I think everyone's overrating the chance things spiral out of control in Italy. P2 and the Spadolini government were OTL, so it's not exactly like all this tension is new. If anything, I think it would be more interesting if he avoided the cabinet struggle that ended his government after less than 2 years. It could be interesting to see a different post DC dominace party system in Italy.
 
I think everyone's overrating the chance things spiral out of control in Italy. P2 and the Spadolini government were OTL, so it's not exactly like all this tension is new. If anything, I think it would be more interesting if he avoided the cabinet struggle that ended his government after less than 2 years. It could be interesting to see a different post DC dominace party system in Italy.
Yeah, the whole P2 thing is me just using an OTL event in the context of the TL (and to destabilize Luder in Arg a little).

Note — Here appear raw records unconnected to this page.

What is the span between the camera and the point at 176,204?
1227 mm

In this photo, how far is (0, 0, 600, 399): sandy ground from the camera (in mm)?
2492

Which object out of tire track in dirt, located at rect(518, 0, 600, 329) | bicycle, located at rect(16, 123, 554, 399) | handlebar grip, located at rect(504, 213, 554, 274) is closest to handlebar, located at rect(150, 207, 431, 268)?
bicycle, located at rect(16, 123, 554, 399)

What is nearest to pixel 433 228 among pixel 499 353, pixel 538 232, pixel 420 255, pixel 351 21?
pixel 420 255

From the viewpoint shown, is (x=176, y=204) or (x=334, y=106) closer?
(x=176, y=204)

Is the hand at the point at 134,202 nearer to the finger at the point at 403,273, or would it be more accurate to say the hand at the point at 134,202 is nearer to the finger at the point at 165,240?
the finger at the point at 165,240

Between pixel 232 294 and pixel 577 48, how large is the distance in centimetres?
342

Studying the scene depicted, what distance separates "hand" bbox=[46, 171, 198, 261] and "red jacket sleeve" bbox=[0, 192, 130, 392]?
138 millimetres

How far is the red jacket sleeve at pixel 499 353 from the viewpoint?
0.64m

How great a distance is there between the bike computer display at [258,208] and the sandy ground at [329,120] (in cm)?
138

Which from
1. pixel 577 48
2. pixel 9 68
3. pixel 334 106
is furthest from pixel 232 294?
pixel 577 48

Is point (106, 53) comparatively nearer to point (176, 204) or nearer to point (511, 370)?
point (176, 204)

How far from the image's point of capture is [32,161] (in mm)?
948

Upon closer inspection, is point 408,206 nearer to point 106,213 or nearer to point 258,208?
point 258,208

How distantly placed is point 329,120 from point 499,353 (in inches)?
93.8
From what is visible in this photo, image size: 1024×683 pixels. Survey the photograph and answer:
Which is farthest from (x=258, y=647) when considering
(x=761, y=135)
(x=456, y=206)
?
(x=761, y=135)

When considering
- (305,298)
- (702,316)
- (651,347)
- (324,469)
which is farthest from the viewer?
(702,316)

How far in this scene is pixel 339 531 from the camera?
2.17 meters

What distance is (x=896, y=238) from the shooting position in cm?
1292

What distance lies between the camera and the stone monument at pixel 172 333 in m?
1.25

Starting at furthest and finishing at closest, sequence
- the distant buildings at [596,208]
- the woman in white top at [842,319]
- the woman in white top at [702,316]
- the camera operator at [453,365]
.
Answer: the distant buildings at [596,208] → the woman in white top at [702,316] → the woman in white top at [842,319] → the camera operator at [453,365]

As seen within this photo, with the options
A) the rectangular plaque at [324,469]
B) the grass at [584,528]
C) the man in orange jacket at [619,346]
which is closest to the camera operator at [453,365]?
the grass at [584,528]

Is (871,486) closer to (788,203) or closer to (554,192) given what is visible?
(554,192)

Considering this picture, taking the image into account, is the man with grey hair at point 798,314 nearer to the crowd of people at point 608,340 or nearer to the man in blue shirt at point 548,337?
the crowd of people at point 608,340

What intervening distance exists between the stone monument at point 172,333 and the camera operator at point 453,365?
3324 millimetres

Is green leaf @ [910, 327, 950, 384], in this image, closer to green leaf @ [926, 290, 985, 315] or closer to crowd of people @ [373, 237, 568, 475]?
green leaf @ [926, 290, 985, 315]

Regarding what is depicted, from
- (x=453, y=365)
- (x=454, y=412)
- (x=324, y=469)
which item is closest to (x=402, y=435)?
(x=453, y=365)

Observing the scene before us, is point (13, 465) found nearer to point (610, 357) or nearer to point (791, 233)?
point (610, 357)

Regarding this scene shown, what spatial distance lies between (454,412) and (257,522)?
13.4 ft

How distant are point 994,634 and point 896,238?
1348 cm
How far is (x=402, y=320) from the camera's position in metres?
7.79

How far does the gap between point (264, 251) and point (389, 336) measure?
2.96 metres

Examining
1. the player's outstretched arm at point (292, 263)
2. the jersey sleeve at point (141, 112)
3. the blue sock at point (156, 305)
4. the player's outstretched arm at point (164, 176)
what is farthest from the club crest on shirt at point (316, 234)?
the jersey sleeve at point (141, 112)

Italy is kind of a gaping black hole for me knowledge-wise so DMs are open if you have ideas on how I can perpetuate Spadolini a bit, I don’t really know the details on him or any of the other Italian PM musical chairs haha
 
Time for a PCI election win and military coup?
With Aldo Moro still being killed in 1978, it’s difficult to allow the PCI to come to power IMO. Especially considering the PSI and PRI oppose working with the PCI. The best post 1978 POD would most likely to have Giorgio Napolitano succeed Berlinguer and defeat a scandal ridden Andreotti (maybe the Mafia stuff comes out earlier?). Under Napolitano it would maybe be possible to get a PCI-PSI coalition though it would certainly cause an earlier split within the PCI as Napolitano turns the PCI to the center-left.